Leng M, Hwang L, Moscicki AB
Comparison of colposcopic appearances between HPV-vaccinated and unvaccinated women with high-risk HPV infections
BACKGROUND: Human papillomavirus (HPV) is the leading cause of cervical cancer (CC) in women. Abnormal CC screening is followed up with colposcopy, a procedure that utilizes a magnified image of the cervix. Criteria have been developed based on lesion characteristics to aid the clinician in targeting areas at high risk for pre-cancer and cancer for biopsy. HPV types 16 and 18 are the most common genotypes associated with CC and have also been associated with more severe colposcopic findings. However, HPV 16 and 18 have become less prevalent with the introduction of the HPV vaccine thus leaving HPV infections with potentially less obvious sites for biopsy. Our study examines whether HPV vaccination status impacts the severity of colposcopic findings in women with high-risk HPV (hrHPV) infections, which may have implications on the utility of colposcopy in HPV vaccinated women.
METHODS: Women were enrolled in the UCSF HPV natural history study between 1990 and 2004, which included healthy women ages 13-21 years who were routinely examined with colposcopy, colpophotography, and HPV DNA testing every 4-6 months. Colposcopic photographs for 60 vaccinated and 56 unvaccinated women were reviewed. Colpophotographs were included in final analysis only if hrHPV testing was positive at that visit date. Outcomes included 1) colposcopic impression (normal vs. abnormal) and 2) colposcopy severity score (derived from 0 – 7 point scale for each lesion based on vascular changes, size, acetowhitening, and demarcation). Chi-squared analysis and Fischer’s Exact Test were used to test for associations between vaccination status, hrHPV genotype, and colposcopic findings for all colpophotographs and separately for individual women using the colpophotograph with highest colposcopy score.

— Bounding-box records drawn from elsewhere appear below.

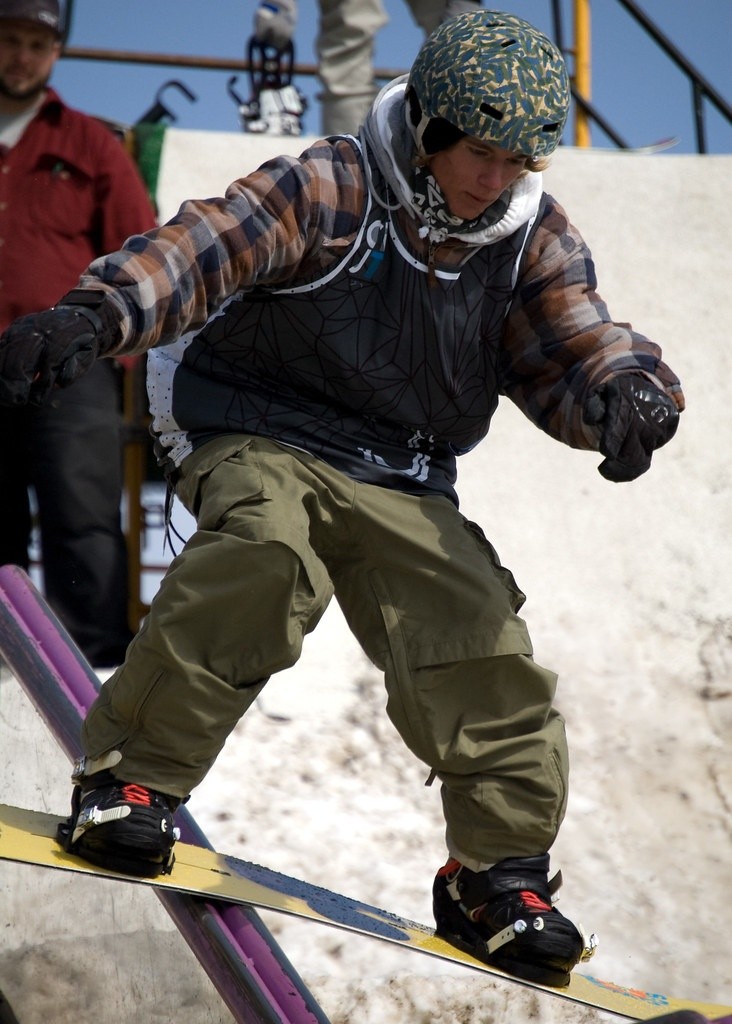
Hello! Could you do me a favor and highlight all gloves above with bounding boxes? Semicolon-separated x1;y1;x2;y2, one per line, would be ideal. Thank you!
1;288;123;415
582;370;680;483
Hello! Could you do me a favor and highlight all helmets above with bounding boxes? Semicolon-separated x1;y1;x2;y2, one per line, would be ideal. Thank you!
404;8;571;172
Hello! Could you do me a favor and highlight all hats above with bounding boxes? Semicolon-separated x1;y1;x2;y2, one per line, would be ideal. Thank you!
0;0;72;39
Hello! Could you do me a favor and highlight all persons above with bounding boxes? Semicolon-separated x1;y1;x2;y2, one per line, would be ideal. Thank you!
0;0;159;667
0;15;686;986
250;0;498;146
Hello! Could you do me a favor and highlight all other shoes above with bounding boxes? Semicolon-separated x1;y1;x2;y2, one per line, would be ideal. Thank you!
66;777;177;865
432;853;585;974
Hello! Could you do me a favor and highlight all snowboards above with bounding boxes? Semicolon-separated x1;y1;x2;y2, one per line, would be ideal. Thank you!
0;803;731;1023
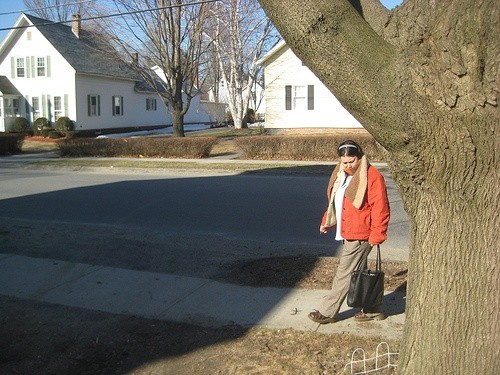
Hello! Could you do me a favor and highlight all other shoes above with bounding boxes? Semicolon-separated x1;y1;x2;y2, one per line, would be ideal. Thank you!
307;311;336;323
354;311;386;322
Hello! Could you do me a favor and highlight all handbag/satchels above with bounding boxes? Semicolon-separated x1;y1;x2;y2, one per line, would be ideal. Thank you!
347;242;385;307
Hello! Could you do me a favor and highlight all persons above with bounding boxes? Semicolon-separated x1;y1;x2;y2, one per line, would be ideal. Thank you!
307;140;391;325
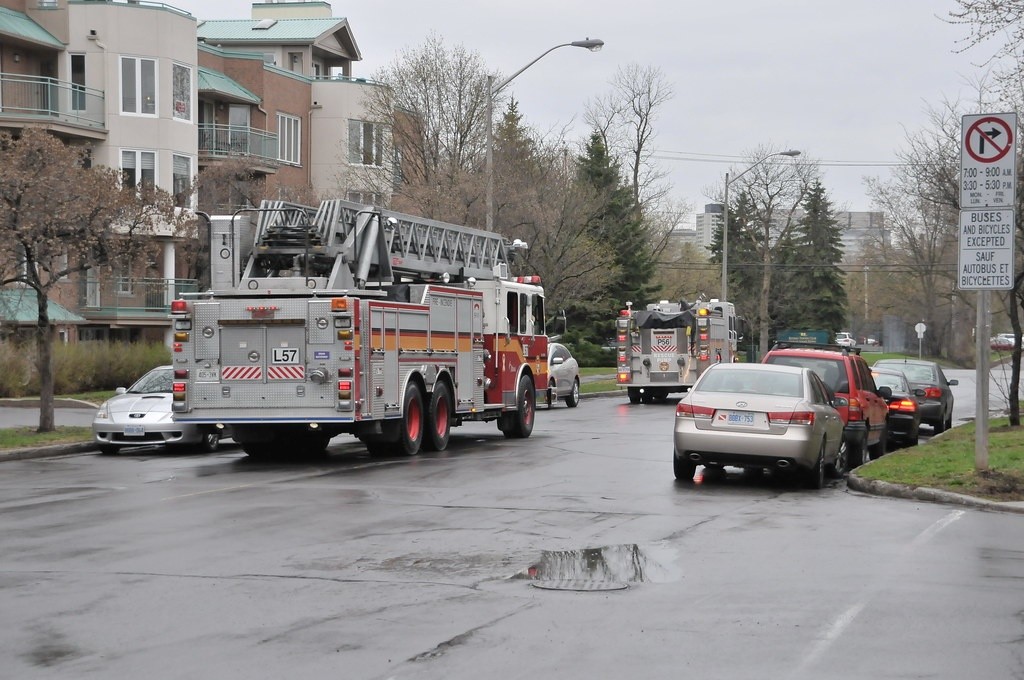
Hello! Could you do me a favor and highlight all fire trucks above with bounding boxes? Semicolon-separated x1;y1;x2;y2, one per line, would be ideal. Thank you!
617;293;745;402
169;198;566;461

RESULTS: Of 1427 colpophotographs reviewed, 260 met criteria for inclusion in final analysis. Compared to colpophotographs from women with non-16/18 hrHPV, colpophotographs from women with 16/18 hrHPV had significantly higher rates of abnormal colposcopic impressions (44% vs. 76%, respectively, p < 0.001) and higher mean colposcopy scores (2.9 vs. 4.7, respectively, p < 0.001). Colpophotographs from vaccinated women with non-16/18 hrHPV had significantly higher colposcopy scores compared to those from unvaccinated women with non-16/18 hrHPV infections (3.8 vs. 2.9, respectively, p < 0.05). There were no significant differences between vaccinated and unvaccinated women with non-16/18 hrHPV in analysis of individual women. Post-hoc examination of cervical lesions in vaccinated women revealed that 63% of cervical lesions in vaccinated women originated prior to date of first vaccination; the mean colposcopy score for lesions originating prior to vaccination was 5.39, compared to 1.00 for lesions arising after date of first vaccination.

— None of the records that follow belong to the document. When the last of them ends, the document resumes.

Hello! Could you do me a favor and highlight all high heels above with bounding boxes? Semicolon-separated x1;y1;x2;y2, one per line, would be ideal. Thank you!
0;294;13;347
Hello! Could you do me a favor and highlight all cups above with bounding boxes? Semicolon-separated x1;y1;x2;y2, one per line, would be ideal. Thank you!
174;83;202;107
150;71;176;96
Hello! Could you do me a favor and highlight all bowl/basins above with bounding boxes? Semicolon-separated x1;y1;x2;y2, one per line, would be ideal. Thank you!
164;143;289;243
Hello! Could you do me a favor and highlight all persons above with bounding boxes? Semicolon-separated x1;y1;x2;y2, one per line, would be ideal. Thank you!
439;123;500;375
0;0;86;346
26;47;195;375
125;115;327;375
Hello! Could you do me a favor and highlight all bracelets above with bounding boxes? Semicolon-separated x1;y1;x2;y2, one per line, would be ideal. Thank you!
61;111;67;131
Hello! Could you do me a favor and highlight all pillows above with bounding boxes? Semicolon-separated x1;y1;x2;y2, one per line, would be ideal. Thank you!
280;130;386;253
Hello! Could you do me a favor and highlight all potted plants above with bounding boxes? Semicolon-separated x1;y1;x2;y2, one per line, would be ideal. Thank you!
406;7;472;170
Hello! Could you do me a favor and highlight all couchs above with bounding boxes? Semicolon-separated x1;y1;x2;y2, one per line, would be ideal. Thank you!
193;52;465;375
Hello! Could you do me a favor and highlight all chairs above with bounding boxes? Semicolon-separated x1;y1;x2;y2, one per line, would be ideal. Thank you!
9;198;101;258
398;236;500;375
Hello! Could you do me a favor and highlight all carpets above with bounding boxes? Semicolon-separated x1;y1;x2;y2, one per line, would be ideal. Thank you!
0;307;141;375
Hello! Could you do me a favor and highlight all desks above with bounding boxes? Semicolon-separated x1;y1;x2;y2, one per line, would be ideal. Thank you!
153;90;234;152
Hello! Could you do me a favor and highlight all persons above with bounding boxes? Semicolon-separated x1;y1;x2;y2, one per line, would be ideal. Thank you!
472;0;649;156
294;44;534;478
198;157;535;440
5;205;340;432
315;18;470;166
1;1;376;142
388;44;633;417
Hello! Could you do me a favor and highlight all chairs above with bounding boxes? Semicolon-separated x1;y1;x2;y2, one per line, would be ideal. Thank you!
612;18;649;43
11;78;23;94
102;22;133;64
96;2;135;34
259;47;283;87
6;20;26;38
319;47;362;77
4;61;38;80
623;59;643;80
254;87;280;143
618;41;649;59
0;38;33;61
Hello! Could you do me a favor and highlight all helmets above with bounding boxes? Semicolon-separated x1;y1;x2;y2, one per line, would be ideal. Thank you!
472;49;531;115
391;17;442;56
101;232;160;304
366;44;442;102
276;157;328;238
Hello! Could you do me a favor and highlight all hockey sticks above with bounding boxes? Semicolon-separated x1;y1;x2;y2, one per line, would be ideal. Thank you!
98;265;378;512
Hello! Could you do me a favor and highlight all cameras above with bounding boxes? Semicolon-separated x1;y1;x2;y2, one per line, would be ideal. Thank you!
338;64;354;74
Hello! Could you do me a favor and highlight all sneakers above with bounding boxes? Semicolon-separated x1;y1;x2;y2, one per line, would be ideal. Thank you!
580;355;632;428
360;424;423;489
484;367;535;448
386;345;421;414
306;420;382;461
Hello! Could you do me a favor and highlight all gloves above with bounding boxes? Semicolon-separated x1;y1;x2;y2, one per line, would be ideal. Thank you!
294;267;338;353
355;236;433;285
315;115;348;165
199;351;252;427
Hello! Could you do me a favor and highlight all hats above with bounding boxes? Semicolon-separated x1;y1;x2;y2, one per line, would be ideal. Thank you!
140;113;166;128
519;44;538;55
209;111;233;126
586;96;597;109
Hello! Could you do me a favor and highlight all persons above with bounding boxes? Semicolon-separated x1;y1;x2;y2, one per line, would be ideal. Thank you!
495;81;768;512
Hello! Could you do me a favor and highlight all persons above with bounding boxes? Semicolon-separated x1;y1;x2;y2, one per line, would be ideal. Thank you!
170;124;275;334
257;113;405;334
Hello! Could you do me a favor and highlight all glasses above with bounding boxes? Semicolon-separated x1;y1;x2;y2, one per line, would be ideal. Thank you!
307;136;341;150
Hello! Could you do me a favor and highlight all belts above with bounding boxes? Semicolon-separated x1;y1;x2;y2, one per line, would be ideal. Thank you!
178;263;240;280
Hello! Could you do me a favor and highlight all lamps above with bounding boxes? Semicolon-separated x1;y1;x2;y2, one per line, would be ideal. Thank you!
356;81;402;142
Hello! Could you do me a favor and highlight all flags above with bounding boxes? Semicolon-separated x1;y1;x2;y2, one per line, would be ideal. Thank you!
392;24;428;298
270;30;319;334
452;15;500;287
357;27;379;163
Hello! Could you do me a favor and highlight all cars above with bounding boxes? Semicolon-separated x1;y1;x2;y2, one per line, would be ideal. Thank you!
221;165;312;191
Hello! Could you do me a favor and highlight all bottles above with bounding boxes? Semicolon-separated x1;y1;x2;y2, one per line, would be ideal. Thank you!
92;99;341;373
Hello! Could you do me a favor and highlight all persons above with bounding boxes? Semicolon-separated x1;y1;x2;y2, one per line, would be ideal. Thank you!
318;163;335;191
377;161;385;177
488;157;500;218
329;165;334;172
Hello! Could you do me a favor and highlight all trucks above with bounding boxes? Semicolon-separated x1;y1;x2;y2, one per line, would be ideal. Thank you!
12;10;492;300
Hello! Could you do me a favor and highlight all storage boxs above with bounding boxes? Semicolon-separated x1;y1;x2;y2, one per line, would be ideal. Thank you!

CONCLUSIONS: Our study supports prior findings that HPV types 16 and 18 are associated with more severe colposcopic findings compared to other hrHPV types. The differences observed between vaccinated and unvaccinated women with non-16/18 hrHPV are explained by the high number of cervical lesions with severe colposcopic features pre-dating first vaccination. The disappearance of these differences in sub-analysis of individual women also suggests that a few vaccinated women with severe cervical disease were primarily driving these differences. Overall, our study suggests that colposcopy will be influenced by vaccination and the near eradication of HPV 16/18 lesions; however, considering vaccination does not have therapeutic benefit for pre-existing lesions, colposcopy is likely to remain a useful part of cervical cancer screening for vaccinated women— especially those vaccinated after onset of sexual activity.